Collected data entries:
────────────────────

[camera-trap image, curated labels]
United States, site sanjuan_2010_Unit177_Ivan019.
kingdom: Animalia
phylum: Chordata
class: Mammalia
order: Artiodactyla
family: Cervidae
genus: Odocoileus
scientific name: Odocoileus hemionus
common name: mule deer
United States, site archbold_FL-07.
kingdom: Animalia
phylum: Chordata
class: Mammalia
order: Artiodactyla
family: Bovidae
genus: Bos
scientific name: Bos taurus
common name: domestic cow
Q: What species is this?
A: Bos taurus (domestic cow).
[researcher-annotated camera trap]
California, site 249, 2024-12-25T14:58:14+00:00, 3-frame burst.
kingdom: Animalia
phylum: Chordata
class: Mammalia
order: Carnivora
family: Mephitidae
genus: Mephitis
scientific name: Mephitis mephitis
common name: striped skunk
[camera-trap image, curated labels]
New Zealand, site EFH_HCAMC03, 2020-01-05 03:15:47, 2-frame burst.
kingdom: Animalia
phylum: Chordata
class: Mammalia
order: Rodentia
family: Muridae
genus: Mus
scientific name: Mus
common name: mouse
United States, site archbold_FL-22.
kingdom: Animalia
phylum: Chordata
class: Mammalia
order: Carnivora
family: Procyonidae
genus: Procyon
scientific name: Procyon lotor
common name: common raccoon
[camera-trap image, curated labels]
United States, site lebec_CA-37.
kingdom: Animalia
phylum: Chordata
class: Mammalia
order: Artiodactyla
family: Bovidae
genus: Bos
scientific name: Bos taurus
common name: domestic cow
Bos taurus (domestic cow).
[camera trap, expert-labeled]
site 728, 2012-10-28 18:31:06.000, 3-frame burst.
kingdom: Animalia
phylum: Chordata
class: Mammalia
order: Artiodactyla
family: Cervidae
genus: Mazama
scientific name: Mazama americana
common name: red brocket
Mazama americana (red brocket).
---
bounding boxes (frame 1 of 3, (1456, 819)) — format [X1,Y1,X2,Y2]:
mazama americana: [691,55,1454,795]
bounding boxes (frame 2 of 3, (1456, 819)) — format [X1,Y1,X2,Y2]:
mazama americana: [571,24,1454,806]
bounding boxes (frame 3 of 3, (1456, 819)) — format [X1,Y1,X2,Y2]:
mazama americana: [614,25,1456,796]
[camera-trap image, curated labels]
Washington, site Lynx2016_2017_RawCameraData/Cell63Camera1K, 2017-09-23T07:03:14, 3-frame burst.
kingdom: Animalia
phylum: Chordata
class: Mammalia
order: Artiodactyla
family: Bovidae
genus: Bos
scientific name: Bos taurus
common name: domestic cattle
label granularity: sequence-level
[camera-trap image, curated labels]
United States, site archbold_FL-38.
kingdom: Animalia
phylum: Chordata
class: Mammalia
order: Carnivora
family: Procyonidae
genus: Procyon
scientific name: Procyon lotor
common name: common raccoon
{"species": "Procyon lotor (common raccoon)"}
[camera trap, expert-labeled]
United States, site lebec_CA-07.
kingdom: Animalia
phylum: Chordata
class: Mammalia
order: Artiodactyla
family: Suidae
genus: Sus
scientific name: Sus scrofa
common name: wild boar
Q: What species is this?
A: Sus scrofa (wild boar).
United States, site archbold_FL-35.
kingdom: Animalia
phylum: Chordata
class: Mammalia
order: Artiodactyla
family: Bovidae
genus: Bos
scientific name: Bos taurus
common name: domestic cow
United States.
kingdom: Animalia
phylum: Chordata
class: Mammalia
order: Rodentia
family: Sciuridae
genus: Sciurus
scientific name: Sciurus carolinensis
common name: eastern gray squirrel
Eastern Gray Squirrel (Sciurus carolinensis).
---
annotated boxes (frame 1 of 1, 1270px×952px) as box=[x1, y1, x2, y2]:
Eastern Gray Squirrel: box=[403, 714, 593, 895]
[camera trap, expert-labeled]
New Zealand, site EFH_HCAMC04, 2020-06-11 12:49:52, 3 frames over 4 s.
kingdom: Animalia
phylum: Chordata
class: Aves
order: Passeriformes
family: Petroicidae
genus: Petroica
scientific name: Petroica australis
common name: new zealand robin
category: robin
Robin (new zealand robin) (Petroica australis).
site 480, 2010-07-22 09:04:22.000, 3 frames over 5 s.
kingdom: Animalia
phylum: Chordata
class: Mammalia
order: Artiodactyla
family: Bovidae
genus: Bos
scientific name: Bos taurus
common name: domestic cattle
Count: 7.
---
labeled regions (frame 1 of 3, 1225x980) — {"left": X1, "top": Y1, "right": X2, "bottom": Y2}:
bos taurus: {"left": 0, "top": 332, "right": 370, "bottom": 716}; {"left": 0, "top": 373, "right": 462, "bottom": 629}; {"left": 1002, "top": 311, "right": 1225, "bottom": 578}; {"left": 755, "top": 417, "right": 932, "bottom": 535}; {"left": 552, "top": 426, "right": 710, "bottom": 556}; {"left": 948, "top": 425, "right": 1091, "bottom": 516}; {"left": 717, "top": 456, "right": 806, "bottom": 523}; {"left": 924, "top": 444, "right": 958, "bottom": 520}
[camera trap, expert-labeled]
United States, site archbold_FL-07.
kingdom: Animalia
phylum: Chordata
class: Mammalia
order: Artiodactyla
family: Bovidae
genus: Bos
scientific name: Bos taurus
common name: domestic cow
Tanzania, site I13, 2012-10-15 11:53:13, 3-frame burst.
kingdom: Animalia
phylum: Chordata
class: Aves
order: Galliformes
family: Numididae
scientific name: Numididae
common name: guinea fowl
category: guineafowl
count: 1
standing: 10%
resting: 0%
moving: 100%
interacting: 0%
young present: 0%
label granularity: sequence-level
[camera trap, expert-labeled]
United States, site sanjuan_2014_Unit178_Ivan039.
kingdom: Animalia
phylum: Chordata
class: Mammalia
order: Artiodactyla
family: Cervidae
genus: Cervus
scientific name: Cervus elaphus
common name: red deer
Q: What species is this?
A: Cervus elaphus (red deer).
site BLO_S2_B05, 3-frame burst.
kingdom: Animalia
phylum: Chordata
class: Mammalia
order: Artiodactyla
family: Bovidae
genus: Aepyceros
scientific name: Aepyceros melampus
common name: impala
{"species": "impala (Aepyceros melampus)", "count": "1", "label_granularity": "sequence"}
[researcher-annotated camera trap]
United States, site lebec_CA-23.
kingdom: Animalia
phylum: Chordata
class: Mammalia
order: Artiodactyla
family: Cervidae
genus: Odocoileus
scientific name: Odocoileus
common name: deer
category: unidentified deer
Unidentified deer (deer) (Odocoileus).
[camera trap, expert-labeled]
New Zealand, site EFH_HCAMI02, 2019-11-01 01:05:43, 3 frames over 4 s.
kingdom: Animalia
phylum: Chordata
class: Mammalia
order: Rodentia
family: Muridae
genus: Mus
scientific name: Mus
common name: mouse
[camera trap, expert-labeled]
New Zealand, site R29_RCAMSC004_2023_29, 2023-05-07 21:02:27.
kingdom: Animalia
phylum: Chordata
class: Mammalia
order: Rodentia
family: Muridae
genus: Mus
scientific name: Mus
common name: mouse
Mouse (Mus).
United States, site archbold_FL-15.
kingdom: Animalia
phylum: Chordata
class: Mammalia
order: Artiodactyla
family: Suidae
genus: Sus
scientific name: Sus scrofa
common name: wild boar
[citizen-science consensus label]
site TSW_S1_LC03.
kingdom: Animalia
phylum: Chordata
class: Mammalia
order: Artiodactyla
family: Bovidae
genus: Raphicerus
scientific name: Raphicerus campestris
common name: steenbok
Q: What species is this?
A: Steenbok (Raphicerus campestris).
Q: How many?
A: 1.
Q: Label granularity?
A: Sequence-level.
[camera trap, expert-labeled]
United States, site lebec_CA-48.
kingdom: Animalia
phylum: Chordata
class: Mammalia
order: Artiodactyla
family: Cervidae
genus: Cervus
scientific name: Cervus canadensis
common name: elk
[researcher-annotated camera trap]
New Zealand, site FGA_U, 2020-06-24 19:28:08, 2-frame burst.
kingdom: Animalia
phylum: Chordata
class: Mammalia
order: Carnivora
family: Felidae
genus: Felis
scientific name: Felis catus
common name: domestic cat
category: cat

────────────────────

Output each line exactly, from the first line of the data down to the line that contains "common name: mule deer", both included.

[camera-trap image, curated labels]
United States, site sanjuan_2010_Unit177_Ivan019.
kingdom: Animalia
phylum: Chordata
class: Mammalia
order: Artiodactyla
family: Cervidae
genus: Odocoileus
scientific name: Odocoileus hemionus
common name: mule deer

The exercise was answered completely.